Le gouvernement de Sébastien Lecornu a déposé cet amendement en réponse à l'engagement pris auprès du Parti socialiste (PS), qui y voit une victoire après des négociations intenses. Le PS attend un vote favorable pour revendiquer avoir fait plier l'exécutif sur ce dossier emblématique. Récemment, le Premier ministre a élargi la suspension aux carrières longues, comme réclamé par la gauche, en saisissant le Conseil d'État d'une lettre rectificative.

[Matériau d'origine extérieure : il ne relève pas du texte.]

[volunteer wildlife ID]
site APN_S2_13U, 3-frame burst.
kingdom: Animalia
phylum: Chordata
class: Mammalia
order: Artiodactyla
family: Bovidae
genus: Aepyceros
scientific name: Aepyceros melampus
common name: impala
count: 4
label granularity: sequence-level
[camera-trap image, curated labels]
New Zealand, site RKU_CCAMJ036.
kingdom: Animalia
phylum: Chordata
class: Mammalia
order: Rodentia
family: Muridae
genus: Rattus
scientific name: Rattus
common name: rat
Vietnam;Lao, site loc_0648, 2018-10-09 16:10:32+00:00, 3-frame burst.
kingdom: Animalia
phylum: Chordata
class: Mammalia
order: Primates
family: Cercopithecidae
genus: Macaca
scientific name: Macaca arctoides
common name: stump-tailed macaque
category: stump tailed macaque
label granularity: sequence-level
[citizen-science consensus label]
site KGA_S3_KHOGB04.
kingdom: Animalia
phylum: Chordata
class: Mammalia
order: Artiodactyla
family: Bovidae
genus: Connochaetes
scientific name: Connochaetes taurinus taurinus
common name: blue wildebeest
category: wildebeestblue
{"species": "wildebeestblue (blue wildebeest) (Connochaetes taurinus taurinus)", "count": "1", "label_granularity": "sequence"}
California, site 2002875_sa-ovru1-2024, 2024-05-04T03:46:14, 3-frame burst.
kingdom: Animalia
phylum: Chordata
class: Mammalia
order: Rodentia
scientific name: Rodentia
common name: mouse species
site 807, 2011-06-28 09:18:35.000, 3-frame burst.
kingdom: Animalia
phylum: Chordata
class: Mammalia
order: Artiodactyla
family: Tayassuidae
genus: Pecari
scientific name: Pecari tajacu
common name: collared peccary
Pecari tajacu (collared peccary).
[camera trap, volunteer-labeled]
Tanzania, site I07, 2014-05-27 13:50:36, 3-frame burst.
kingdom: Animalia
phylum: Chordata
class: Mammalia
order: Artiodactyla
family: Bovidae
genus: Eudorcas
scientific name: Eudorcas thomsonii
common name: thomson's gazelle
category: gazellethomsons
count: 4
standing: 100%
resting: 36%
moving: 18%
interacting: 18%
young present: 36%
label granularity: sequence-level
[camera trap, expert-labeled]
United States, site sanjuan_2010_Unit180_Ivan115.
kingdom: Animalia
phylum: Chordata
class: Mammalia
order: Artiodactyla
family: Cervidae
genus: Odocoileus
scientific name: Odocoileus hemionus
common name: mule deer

Cependant, les députés de La France insoumise (LFI) voteront contre, dénonçant une "arnaque" et refusant tout compromis avec le bloc central. Fidèles au programme du Nouveau Front populaire de 2024, ils exigent l'abrogation complète pour éviter toute "magouille" avec les macronistes. Jean-Luc Mélenchon avait insisté sur l'application intégrale du programme.
Pierre Moscovici, premier président de la Cour des comptes, met en garde contre les conséquences financières. La suspension coûtera 1,4 milliard d'euros en 2026, aggravant un déficit structurel déjà à 6,6 milliards. Sans la réforme, qui devait rapporter 10 milliards, le déficit atteindrait 15 milliards en 2035 et 32 milliards en 2045. Il appelle à rouvrir le débat en 2027 pour préserver le système par répartition.
Ce vote symbolique, sans effet immédiat légal, envoie un signal sur l'avenir de la réforme, initialement rouverte par François Bayrou en décembre 2024. Il s'inscrit dans un calendrier serré : l'Assemblée doit adopter le PLFSS avant le 12 décembre, pour promulgation au 31 décembre, évitant la crise budgétaire de 2024 sans recours au 49.3.